◆ Page excerpt:
Custody battles. Custody wars. Custody disputes. Conflict has become so ubiquitous in family law that it is difficult for anyone not to think of it once the word “custody” is mentioned. The initial assumption is that this stems from the parties. That assumption is questionable. To be sure, there is often (but by no means always) anger and bitterness during the breakup of a relationship. But displeasure does not necessarily breed dispute. Why do so many people who were once extraordinarily happy together end up in such deep conflict? The answer may be that the custody laws—not the people—are to blame.
Conflict arises when people believe they are being treated unfairly. And treating people unfairly is the hallmark of the family courts, where judges actually announce that they are not concerned with fairness to parents. They claim this is permissible as a result of their statutory duty to address the needs of the child, but the fact is children need their parents to be treated fairly. Especially in view of the marked limitations in accurately rating or measuring parenting abilities, each individual—absent true harm—should have an absolute right to 50 percent time with his or her children. That would instantly decrease custody conflicts.
Let’s look at a typical situation. Two people have a child and decide that one of them—rather than some outsider—should provide childcare. Which parent should that be? Often, the decision is made by default. If there is a significant disparity in earning capacity, for instance, it is likely that the lower-wage earner will stay home. In other words, Parent A—due to increased training or earning potential—sacrifices the joys of being with the child. Parent B—reciprocally—gets excess parenting pleasure.
When the two break up, Parent A is suddenly told that this prior bargain is now set in stone. He or she must continue to work and support the child and forgo the chance at parenting equally. Why? Because the State has gotten involved, telling Parent B, “Forget Parent A! Because you were the ‘primary caregiver’ before, you can maintain that role. Furthermore, the less you share, the more vengeance, power, control, and money (in child support) you get. All you need to do is walk over to the family court and sign up.”

◆ Dataset:

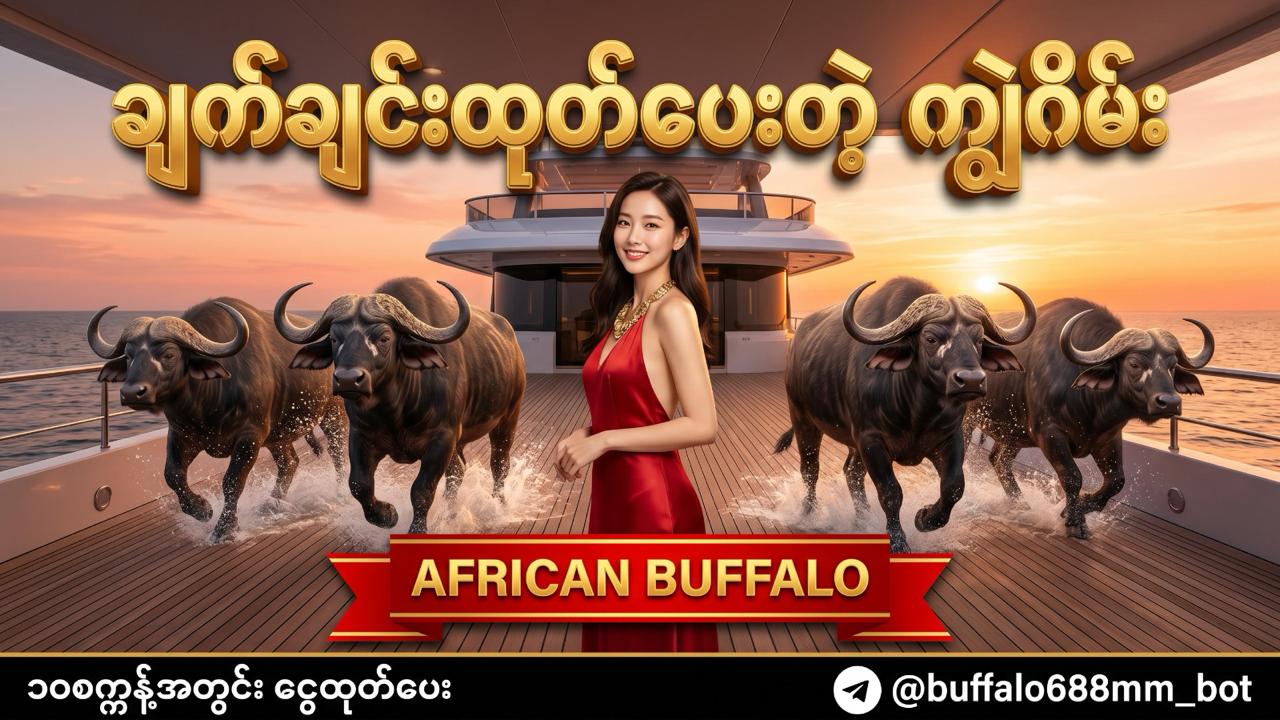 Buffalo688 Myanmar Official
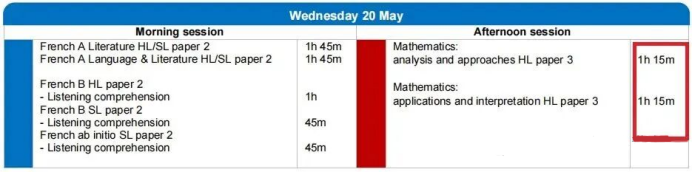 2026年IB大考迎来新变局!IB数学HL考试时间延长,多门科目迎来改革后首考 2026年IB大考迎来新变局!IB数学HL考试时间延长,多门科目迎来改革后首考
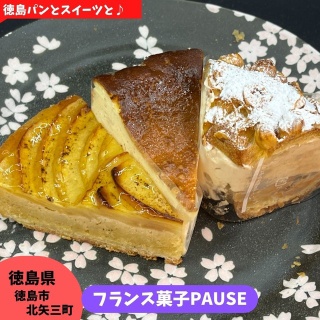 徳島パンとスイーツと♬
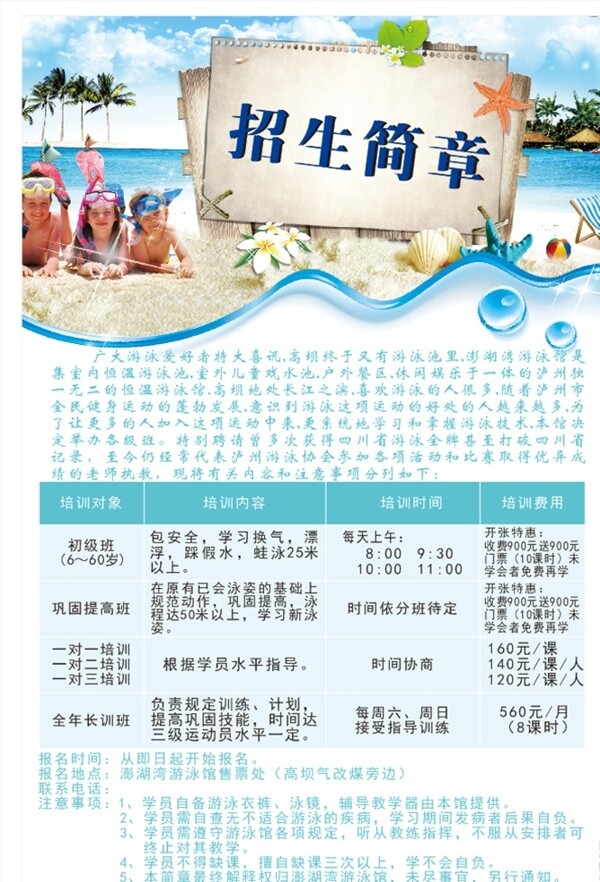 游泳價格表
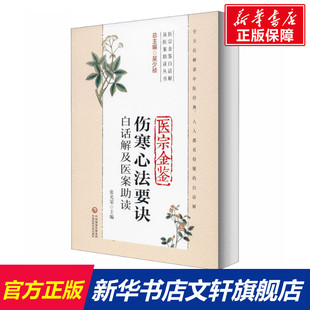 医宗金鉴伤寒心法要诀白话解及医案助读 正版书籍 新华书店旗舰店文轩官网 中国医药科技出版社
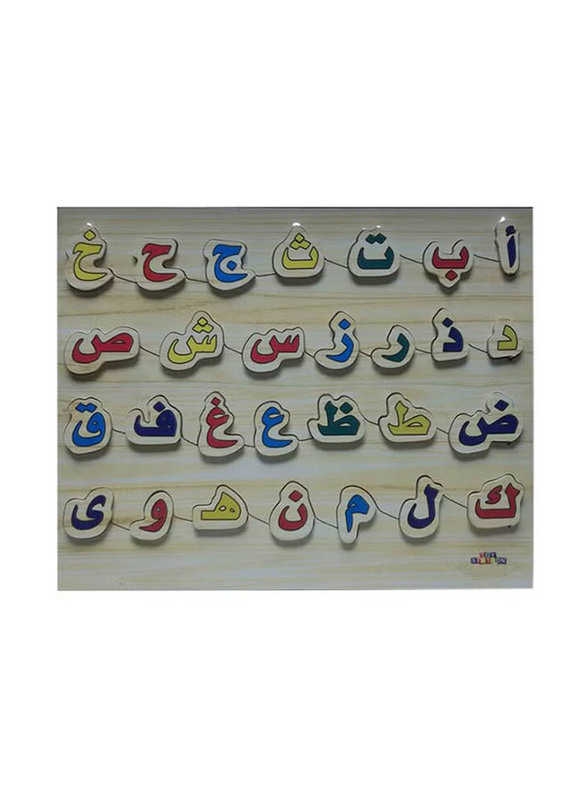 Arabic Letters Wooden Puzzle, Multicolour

◆ Exercises to complete:
1. Answer from the custody essay:
(a) What do family court judges announce they are not concerned with?
(b) Absent true harm, what share of time with his or her children should each individual have an absolute right to?
(c) When there is a significant disparity in earning capacity, which parent is likely to stay home?
2. Reproduce the passage from the custody essay starting with "Conflict arises when" and going on through "decrease custody conflicts.".

◆ Solutions below:
1.
(a) Fairness to parents.
(b) 50 percent.
(c) The lower-wage earner.

2.
Conflict arises when people believe they are being treated unfairly. And treating people unfairly is the hallmark of the family courts, where judges actually announce that they are not concerned with fairness to parents. They claim this is permissible as a result of their statutory duty to address the needs of the child, but the fact is children need their parents to be treated fairly. Especially in view of the marked limitations in accurately rating or measuring parenting abilities, each individual—absent true harm—should have an absolute right to 50 percent time with his or her children. That would instantly decrease custody conflicts.